On 10 December 2015, the Peruvian Congress approved by a near unanimous vote (74 in favour, one abstention) the Law prohibiting the use of physical and other humiliating punishment against children and adolescents (“Ley que prohibe el uso del castigo físico y humillante contra los niños, niñas y adolescents”). This reform makes Peru the 9th Latin American state to achieve this fundamental reform for children, and means that now more than half (54%) of the Latin American child population lives in places where it is unlawful for them to be hit and hurt in the guise of “discipline”.

Globally, Peru is the 48th state to prohibit corporal punishment in all settings, including the home.
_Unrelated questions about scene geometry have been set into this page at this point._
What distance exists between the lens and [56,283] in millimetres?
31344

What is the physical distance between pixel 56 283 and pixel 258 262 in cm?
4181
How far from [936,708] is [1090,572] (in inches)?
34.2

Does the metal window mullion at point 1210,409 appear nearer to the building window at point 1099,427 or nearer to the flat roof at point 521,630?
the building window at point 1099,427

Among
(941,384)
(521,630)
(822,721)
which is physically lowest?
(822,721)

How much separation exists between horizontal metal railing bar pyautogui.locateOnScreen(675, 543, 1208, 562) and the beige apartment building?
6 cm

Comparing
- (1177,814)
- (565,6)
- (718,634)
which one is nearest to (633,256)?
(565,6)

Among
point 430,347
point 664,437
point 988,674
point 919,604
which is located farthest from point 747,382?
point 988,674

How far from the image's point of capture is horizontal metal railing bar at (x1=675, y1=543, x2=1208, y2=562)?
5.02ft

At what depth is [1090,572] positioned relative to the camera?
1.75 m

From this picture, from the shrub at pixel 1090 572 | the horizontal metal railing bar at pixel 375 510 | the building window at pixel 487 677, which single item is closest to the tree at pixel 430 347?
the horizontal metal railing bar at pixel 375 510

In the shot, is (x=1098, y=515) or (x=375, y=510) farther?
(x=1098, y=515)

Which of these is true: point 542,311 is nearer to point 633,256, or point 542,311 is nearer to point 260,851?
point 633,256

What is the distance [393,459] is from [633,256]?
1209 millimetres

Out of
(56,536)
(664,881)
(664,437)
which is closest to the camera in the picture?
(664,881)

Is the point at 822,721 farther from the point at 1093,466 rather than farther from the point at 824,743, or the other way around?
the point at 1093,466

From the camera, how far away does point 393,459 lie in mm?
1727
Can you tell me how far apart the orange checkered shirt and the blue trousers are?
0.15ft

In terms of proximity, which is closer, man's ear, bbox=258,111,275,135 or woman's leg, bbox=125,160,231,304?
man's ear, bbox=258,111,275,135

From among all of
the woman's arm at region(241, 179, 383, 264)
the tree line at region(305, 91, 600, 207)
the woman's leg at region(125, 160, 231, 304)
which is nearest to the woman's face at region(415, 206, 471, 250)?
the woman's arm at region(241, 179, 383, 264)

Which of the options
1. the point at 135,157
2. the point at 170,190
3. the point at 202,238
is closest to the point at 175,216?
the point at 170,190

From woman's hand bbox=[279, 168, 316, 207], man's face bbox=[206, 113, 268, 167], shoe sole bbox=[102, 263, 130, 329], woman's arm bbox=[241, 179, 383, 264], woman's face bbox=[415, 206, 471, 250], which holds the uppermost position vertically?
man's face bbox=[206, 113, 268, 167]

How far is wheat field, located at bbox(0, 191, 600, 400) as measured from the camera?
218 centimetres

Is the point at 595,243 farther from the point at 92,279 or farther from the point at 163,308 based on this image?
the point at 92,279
It means that now a quarter of all UN member states have now achieved a ban, bringing the proportion of the global child population fully legally protected from violent punishment to 10% – a figure still remarkably low but nevertheless increasing.

Article 1 of the new law – which will be signed by the President in the coming days – clearly prohibits corporal punishment in all settings (unofficial and provisional translation):

1. Purpose of the Law

To prohibit the use of physical and humiliating punishment against children and adolescents.

This prohibition applies in all areas where children and adolescents are, including the home, school, community, workplaces and other related places.”

The law defines physical punishment in article 2 as “the use of force, in the exercise of powers of upbringing or educating [children or adolescents], intended to cause some degree of pain or discomfort in order to correct, control or change the behaviour of the children and adolescents”. Humiliating punishment is defined as “any offensive, denigrating, devaluing, stigmatizing or mocking, in the exercise of the powers of upbringing or education, in order to correct, control or change the behaviour of children and adolescents”.

The law amends the Code of Children and Adolescents by inserting a new article 3-A confirming the right to good treatment. It also explicitly repeals article 74(d) of the Code on Children and Adolescents and article 423(3) of the Civil Code, both of which authorise parents and others to “moderately correct” children.